** Opening INFORMATION GIVEN block **

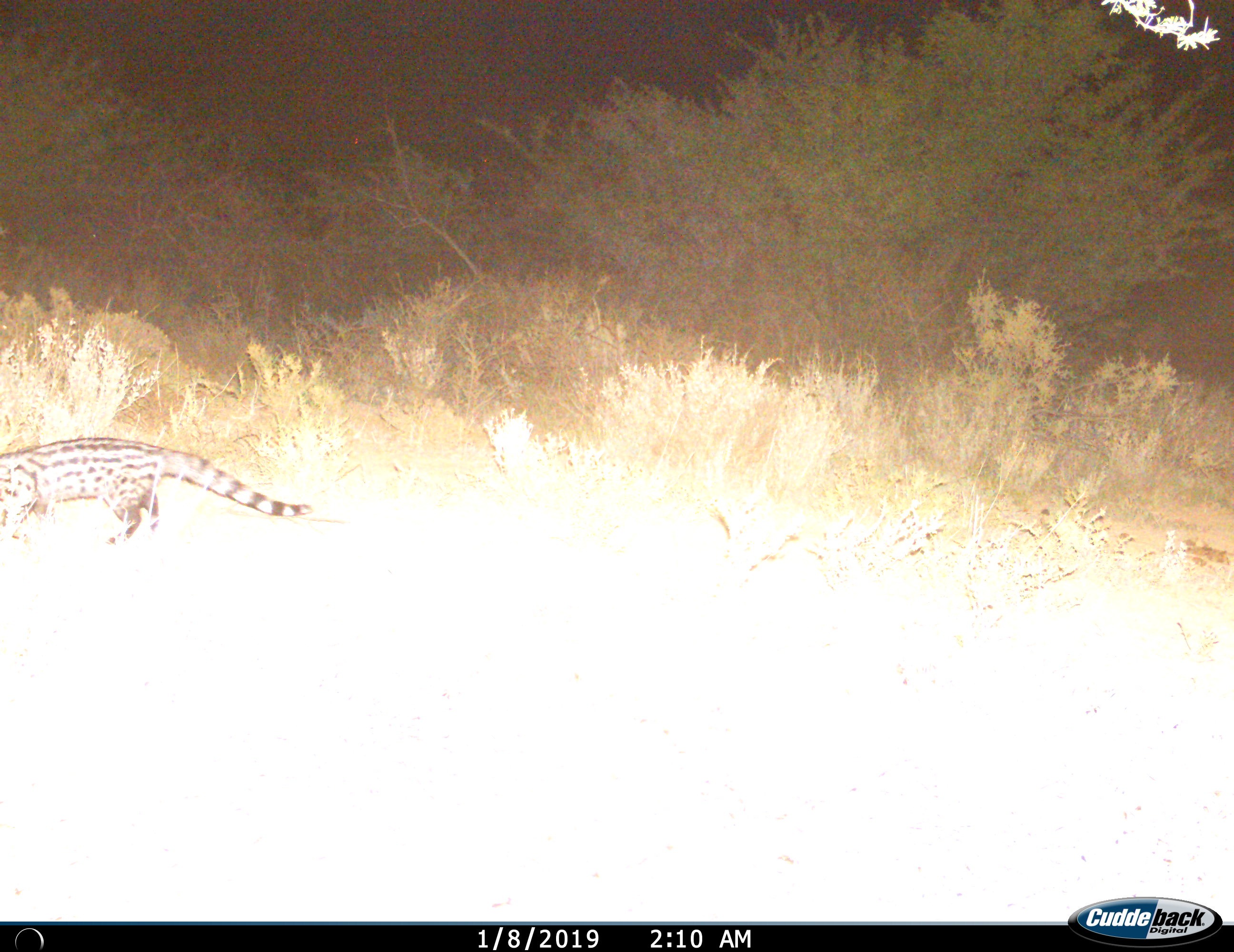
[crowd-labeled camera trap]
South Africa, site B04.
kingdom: Animalia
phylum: Chordata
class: Mammalia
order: Carnivora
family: Viverridae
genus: Genetta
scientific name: Genetta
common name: common small-spotted genet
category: genetcommonsmallspotted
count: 1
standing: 0%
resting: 0%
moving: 100%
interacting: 0%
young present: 0%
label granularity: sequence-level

** Closing INFORMATION GIVEN block **

> [WHAT IS EXPECTED] Here the answer is the exact run of lines above, from the line with "order: Carnivora" down to the last, and nothing else.

> [SOLUTION TO THE PROBLEM]
order: Carnivora
family: Viverridae
genus: Genetta
scientific name: Genetta
common name: common small-spotted genet
category: genetcommonsmallspotted
count: 1
standing: 0%
resting: 0%
moving: 100%
interacting: 0%
young present: 0%
label granularity: sequence-level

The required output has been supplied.